Chicken Congee
Today I decided to make chicken congee for my aunt. It's been a long time since I made her the congee. She likes it a lot.
There are many recipes of chicken congee. But I decided to make the congee based on my aunt's preference. She loves it simple, plain and pure.
She also loves potatoes and carrots in her congee. The flavor is pure based on fresh ingredients used. It is a healthy food, and a fulfilling one.
Chicken congee is also suitable for people with fever. Some will prefer chicken soup. Warm chicken congee can refresh a sick soul.
This recipe is for four servings.
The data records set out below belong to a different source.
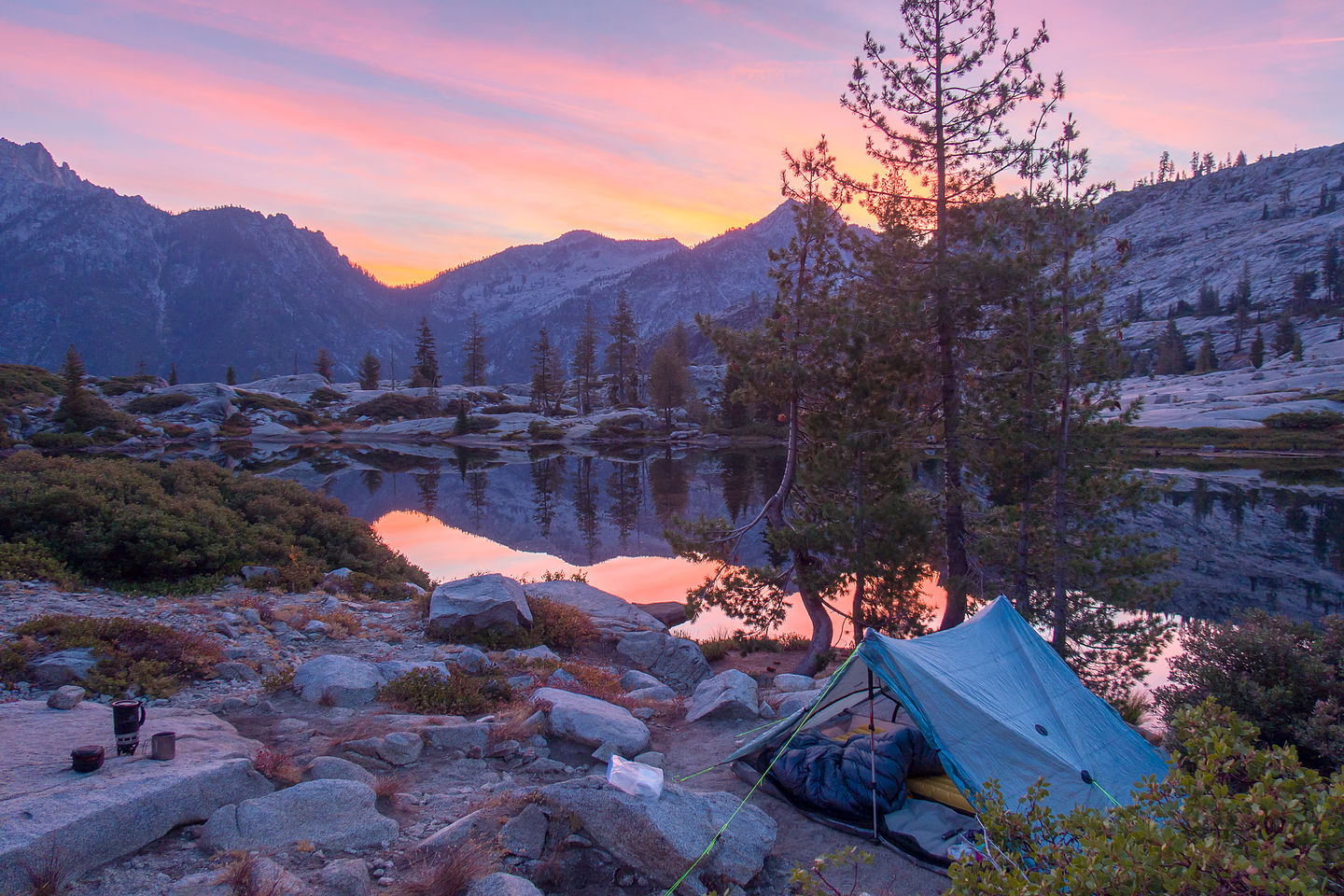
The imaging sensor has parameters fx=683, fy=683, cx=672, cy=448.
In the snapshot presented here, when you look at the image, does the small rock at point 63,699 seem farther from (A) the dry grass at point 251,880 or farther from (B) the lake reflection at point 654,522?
(B) the lake reflection at point 654,522

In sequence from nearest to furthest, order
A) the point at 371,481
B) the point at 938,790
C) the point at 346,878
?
the point at 346,878
the point at 938,790
the point at 371,481

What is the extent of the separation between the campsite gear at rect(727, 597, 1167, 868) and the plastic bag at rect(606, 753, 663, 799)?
1.70 meters

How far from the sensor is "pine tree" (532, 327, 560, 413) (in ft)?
314

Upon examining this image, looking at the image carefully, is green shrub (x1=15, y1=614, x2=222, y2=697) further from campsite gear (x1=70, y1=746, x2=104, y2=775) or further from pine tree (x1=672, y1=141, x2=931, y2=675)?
pine tree (x1=672, y1=141, x2=931, y2=675)

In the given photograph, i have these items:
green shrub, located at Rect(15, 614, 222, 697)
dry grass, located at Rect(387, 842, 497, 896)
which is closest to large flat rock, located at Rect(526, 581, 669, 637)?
green shrub, located at Rect(15, 614, 222, 697)

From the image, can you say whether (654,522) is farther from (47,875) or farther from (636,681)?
(47,875)

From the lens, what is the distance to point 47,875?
406cm

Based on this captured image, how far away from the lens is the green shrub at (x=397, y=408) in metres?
88.8

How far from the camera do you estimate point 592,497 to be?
129 feet

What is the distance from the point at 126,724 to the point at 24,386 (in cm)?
7602

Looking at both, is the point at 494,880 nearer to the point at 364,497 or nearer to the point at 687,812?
the point at 687,812

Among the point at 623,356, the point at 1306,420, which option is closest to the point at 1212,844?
the point at 1306,420

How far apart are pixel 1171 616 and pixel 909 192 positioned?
1178cm

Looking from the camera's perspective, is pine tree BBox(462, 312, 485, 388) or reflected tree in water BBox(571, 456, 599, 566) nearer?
reflected tree in water BBox(571, 456, 599, 566)
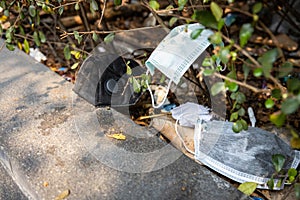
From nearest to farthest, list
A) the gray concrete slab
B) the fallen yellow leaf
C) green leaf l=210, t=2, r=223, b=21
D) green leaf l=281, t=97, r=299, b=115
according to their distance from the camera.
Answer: green leaf l=281, t=97, r=299, b=115 → green leaf l=210, t=2, r=223, b=21 → the gray concrete slab → the fallen yellow leaf

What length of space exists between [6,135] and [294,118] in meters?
1.55

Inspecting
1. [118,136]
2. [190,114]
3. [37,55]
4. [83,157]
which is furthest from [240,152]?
[37,55]

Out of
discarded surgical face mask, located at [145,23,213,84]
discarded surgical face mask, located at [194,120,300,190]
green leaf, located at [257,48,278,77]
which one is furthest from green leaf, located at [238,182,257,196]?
green leaf, located at [257,48,278,77]

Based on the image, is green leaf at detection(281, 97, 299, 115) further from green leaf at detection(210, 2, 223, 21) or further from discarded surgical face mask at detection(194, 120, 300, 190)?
discarded surgical face mask at detection(194, 120, 300, 190)

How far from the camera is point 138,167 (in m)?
1.37

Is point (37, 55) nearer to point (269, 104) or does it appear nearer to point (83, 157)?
point (83, 157)

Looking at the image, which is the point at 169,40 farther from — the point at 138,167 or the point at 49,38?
the point at 49,38

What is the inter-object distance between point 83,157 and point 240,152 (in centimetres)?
71

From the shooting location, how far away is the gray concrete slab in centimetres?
129

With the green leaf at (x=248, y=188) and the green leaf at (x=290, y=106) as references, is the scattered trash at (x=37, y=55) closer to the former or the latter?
the green leaf at (x=248, y=188)

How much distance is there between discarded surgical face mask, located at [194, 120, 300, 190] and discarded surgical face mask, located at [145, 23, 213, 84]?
0.40m

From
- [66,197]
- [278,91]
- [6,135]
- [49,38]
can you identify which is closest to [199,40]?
[278,91]

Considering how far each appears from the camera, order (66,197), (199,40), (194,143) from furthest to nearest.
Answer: (194,143) < (199,40) < (66,197)

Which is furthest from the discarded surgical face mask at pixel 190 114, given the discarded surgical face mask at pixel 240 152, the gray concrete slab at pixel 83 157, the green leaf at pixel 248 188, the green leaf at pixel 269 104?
the green leaf at pixel 269 104
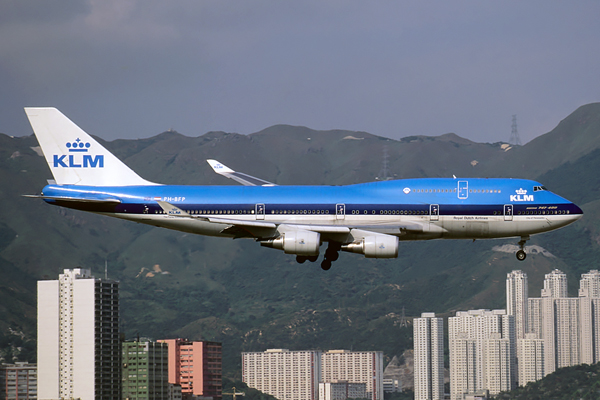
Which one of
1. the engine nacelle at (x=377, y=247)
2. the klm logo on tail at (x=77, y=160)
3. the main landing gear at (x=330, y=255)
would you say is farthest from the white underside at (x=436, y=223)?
the klm logo on tail at (x=77, y=160)

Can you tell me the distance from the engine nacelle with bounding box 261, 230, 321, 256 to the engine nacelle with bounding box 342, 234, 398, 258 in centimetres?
224

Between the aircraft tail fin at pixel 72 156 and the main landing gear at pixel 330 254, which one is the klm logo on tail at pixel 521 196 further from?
the aircraft tail fin at pixel 72 156

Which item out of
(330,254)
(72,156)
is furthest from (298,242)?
(72,156)

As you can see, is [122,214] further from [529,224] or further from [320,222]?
[529,224]

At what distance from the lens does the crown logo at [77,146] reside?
7094cm

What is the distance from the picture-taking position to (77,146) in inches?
2800

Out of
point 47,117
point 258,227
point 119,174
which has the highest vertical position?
point 47,117

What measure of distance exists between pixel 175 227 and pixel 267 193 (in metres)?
7.62

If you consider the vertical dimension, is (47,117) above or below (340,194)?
above

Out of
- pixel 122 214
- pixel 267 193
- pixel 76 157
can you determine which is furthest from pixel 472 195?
pixel 76 157

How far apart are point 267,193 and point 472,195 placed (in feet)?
49.5

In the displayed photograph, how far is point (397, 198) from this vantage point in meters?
65.4

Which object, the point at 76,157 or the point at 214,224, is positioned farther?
the point at 76,157

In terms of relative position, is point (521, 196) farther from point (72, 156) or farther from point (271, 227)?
point (72, 156)
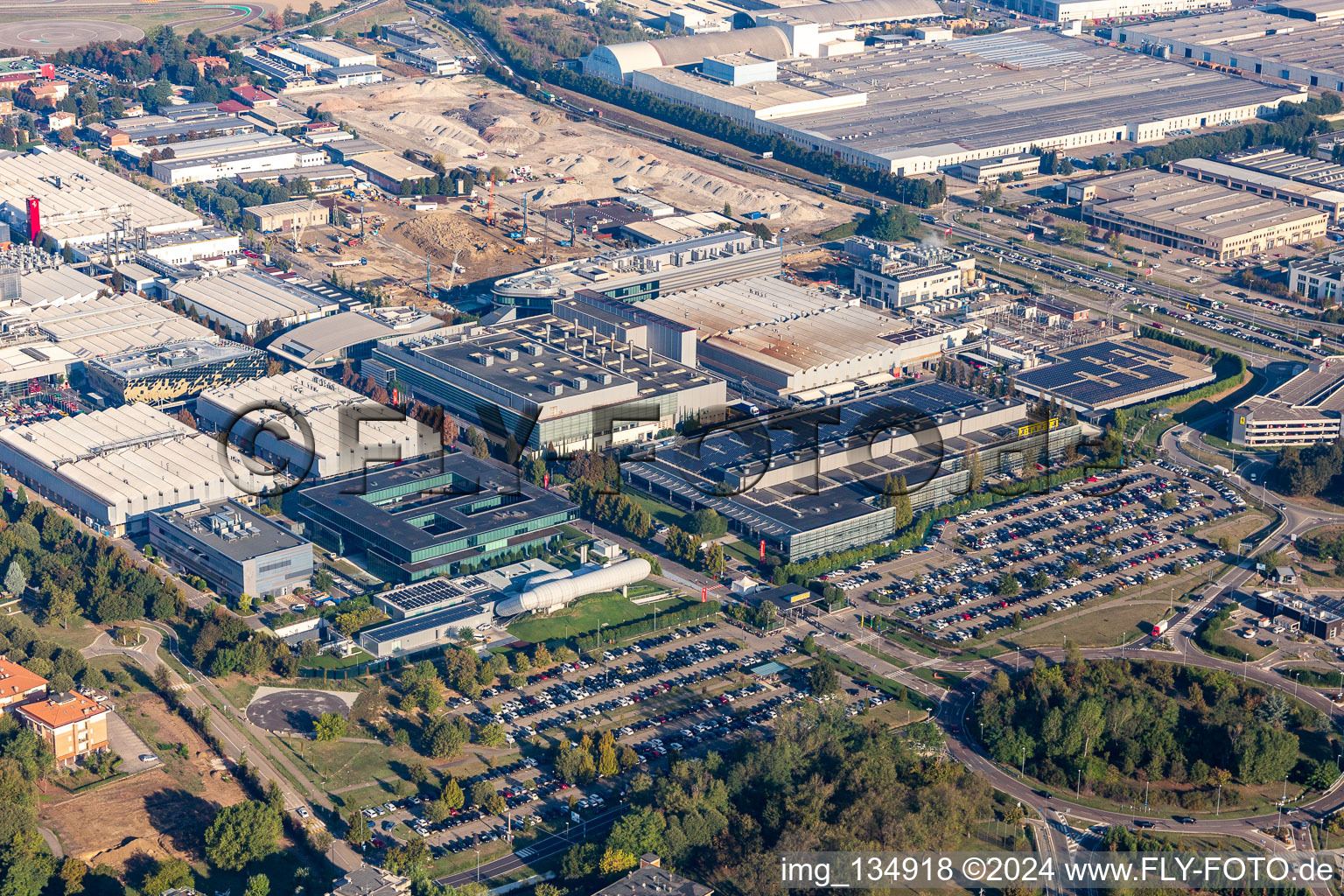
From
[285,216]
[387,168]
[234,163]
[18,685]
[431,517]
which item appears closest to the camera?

It takes more than an hour to make.
Ingredients
3 shallots, minced. You can also use onion.
5 to 7 garlics, crushed and minced.
1 inch ginger, crushed.
100 gram chicken, mixed meat with bone. Cut to small pieces. Set aside the meat from bones, but both will be used.
1 small potato, diced.
1/2 of carrot, diced.
1 celery, sliced.
1/3 of green chili, diced.
1 cup of uncooked rice
Water
Cooking oil
Salt and sugar
White pepper powder
Methods
Heat the cooking oil in the pot.
Add in the shallots. Saute until aromatic.
Add in the garlic. When the shallot become a little bit golden, add in ginger.
Then after 2 minutes add in washed uncooked rice. Add in also 5 cups of plain water.
Then add in chicken meat and bone.
Cook until the rice is cooked, then add in celery, chili, potatoes and carrots.
When the rice expanded and become porridge, add in salt, sugar and white pepper powder to taste.
When the congee reach the consistency you prefer, turn off the heat.
Garnish with finely chopped Chinese celery and crispy fried onion.
Good thing, my aunt likes it and ate a lot. I hope you will enjoy this recipe. Thank you.